One more thing : why the hell she didn't mention the magic word " marriage " to the man she loves ? Maybe she doesn't love him that much either if she betrayed him with another guy... ;-)

Anonymous said...

There are many, many, uncountable parameters to make a marriage works well, if not best. And most of the time these parameters aren't foreseen prior to the living-under-the-same-roof period and that, the surprises that aren't always nice, are mostly the triggers of any disagreements, arguments, thus, separations.
There has never been any fixed recipe that works for any kind of marriage as every couple brings their own character, different from one to another.
However, whatever consideration taken before getting married, should not stop anyone from deciding to marry someone. As written here, it's just like a gamble, you'll never know what it's there until you really see it. And therefore, I am not against the idea of living together before marriage, NOT for the sex, but at least we get used to the other's habit of daily routines and start living with it, or leaving it without too much hassle.

Unknown said...

Agreed with you for the idea of living together before marriage to really know about our partner's little habits and daily routines that we missed while we're not living together.
I'm scared... ah well, maybe when the time and the person is right i will have courage to enter the new phase of my life :)

Anonymous said...

neng,

i'm not trying to be a prude or anything... but i think sometimes things we told our friends aren't entirely true. sometimes we say we don't want to be left behind because we're so freaking scared that if we say 'i just know' it would just make our friends question us more. they'll bombard more questions like "what? are you sure you want to get married this soon? what about your career? what about your ambitions?" et cetera.

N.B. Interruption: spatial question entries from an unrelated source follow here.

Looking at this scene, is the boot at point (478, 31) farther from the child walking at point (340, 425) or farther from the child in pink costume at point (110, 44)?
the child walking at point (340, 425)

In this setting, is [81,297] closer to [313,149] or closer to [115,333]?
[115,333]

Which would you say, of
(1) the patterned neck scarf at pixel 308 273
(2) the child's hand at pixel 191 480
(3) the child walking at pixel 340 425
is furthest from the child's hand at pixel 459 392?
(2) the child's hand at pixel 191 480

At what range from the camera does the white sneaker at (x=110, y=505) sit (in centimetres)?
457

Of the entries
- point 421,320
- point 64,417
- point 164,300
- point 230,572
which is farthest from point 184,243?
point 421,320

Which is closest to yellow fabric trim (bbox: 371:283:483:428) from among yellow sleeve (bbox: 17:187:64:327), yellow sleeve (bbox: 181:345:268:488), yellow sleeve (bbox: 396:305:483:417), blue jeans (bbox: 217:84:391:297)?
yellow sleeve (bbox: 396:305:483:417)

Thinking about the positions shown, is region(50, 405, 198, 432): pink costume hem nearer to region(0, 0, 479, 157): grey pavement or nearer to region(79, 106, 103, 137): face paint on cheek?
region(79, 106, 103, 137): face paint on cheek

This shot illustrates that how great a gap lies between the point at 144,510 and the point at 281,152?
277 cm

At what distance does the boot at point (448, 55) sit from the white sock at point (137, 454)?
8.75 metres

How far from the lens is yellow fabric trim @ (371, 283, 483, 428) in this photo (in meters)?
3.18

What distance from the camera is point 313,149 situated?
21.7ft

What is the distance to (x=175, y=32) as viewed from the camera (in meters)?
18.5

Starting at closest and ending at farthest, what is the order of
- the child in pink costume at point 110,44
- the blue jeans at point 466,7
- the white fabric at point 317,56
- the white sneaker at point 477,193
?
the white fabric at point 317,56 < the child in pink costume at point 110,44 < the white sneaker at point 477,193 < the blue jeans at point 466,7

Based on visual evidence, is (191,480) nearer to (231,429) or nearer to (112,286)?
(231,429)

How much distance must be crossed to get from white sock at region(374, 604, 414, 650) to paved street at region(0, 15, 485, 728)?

so sometimes we just try to shut them up by saying things we don't mean without hurting their feelings.

eh tapi ya, udah begini tetep salah juga secara ujung-ujungnya temen-temen kita yang akan otomatis jadi judgemental. mulai dari yang bilang bakal cepet cerai kalo cepet-cepet kawin lah, yang ngatain gila karena terlalu impulsif lah... macem-macem.

memang serba salah menentukan apa ukuran sebuah 'alasan' ingin menikah. dan rasanya, itu adalah hal yang paling pribadi. your parents have proven that a relationship's short period isn't a guarantee that it's not going to last a lifetime. benar kata orang kalau jodoh itu emang rahasia Tuhan. so be it. there will never be an exact reason to get married.